İnce Mevzu

Zor Dostum Çok Zor

5 Eylül 2019

Yazı: Zor Dostum Çok Zor | Yazan: Seda Çağlayan

Canım çok sıkkın, sizden saklayacak değilim. Ne yapsam olmuyor. Nefes almakta bile zorlanıyorum. Sanki başım dönüyor gibi. İlk kez böyle bir şey yaşıyorum.

Dört, beş gündür böyleyim. Nasıl üstesinden geleceğimi de bilmiyorum. Kendimi oyalamak için her şeyi yaptım. Konuşursam rahatlayacağım ama herkesle olmaz. Zaten bence bu yüzden başım dönüyor.

İnsanın pusulasını kaybetmesi çok zor; hepiniz yaşamışsınızdır, anlarsınız beni. Nasıl geçecek bilmiyorum. Zor olacağını biliyordum ama bu kadarı inanın çok fazla.

Zıtlıklar zor.

Zaten bu hayat denilen yol, adımını attığın ilk günden itibaren zor.

Bekarsan yalnızlık zor, evliysen evlilik.

Ve ne hikmettir ki bu zorluk herkes tarafından zaman zaman farklı dozlarda hissedilse de hepimiz için gerçekten hayatlarımızın ortasında mıh gibi duruyor.

Sabah uyanırken yataktan kalkması zor geliyor, akşam uykuya dalması.

Öğrenciyken okula gitmek zor, okul bitince işe gitmek.

Çalışmak zor, işsiz kalmak zor, çocuk sahibi olmak zor, çocuk sahibi olamamak belki daha zor.

(Sağlanan Veriler):

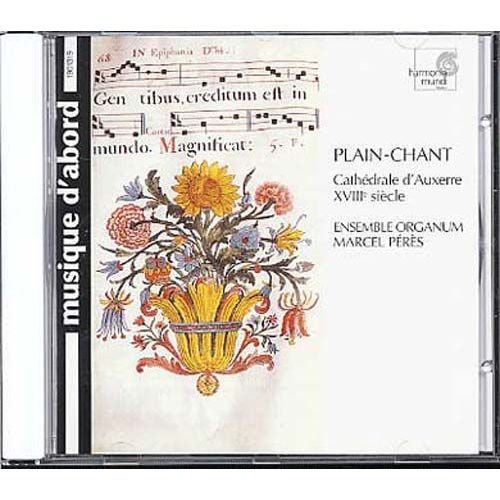 Plain-Chant A La Cathedrale D'auxerre Ens. Organum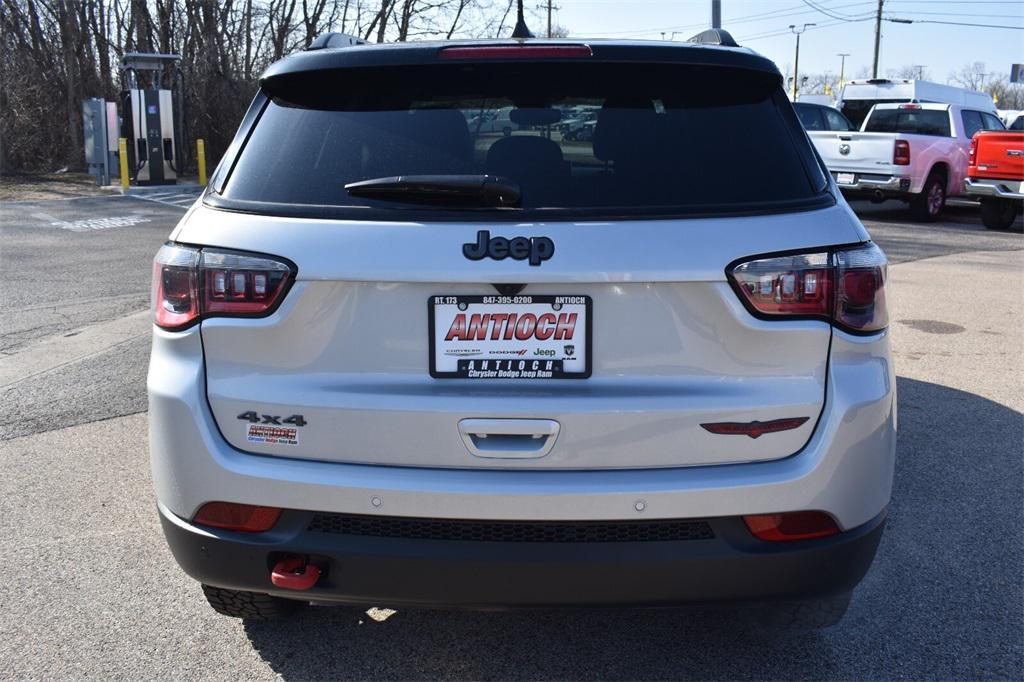used 2025 Jeep Compass car, priced at $25,677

(Yapılacak Alıştırmalar):
1. Hayatın zorluğu üzerine yazıdan "Zaten bu hayat" ifadesinden başlayıp "mıh gibi duruyor." ifadesine kadar, bu ifade de dahil olmak üzere, olan kısmı hiç değiştirmeden yineler misin?
2. Hayatın zorluğu üzerine yazıya göre bekarsan ne zordur?
3. Hayatın zorluğu üzerine yazıyı kaldığı yerden alıp sürdürür müsün?

(Numaralı Cevaplar):
1.
Zaten bu hayat denilen yol, adımını attığın ilk günden itibaren zor.

Bekarsan yalnızlık zor, evliysen evlilik.

Ve ne hikmettir ki bu zorluk herkes tarafından zaman zaman farklı dozlarda hissedilse de hepimiz için gerçekten hayatlarımızın ortasında mıh gibi duruyor.

2. Yalnızlık.

3.
Özgürlüğünü kaybetmek zor, özgürken ait olamamak zor.

İlkler zor.

Çocukken annenden ayrılıp okula başladığın gün o soğuk duvarlar arasında ağlamadan durabilmek zor.

Büyüdüğünde minicik çocuğunu o kapıdan yalnız göndermek…

Çocukken arkadaşın kendine başka bir arkadaş bulduğunda ona bozulduğunu gizlemek zor.

Çocukluktan çıkıp yetişkin olduğunda kendini hâlâ ifade edememek…

İlk kez duygularını ifade etmeye cesaret edip tüm çıplaklığıyla yazıya döktüğünde gözetleniyormuş gibi hissetmek zor.

Duygular zor.

Cesaret etmek zor, itiraf etmek zor, gizlemek zor.

Uzaktan izlemek, içinden haykırırken susmak zor.

Kaybetmek zor, bazen kazanmak da.

Vazgeçmek zor.

Vazgeçememek zor.

Vazgeçememek en zor!

Hayat zor

Bitirmek zor, başlamak da.

Kadın olmak, erkek olmak…

Kısacası insan olmak zor.

Kocaman bir insanken kendini küçük bir kız çocuğu gibi hissetmek zor.

Zorlandığını söylemek zor. Nedense…

Sanki zorlanmak suçmuş gibi. Sanki hep çok güçlü olmak zorundaymışsın gibi. Duyguların alınmış gibi. Robot gibi.

Maskelerle dolaşmak zor. Tüm bunları yaşarken her şey toz pembeymiş gibi davranmak zor.

Gururlu olmak zor.

Sevdiğini söylemek zor.

Sevdiğini söyleyememek daha zor.

Paylaşmak zor.

Fark etmek zor.

Yolunu bulmak, bulduğun yolun sana ait olmadığını anladığın o an çok zor.

O yoldan dönecek gücü kendinde bulabilmek zor.

Dönemeyeceğini anlayıp duygularını bastırıp otur aşağı demek zor…

Zor dostum zor…

Peki bu kadar zorluk içinde ne kolay?

Biliyorum ki, yaşadığımız zorluklara ortak olan tek bir insanın olduğunu bilmek bile; o zorluğa katlanmayı kolaylaştırıyor. Bu yüzden yazdım bütün bunları size.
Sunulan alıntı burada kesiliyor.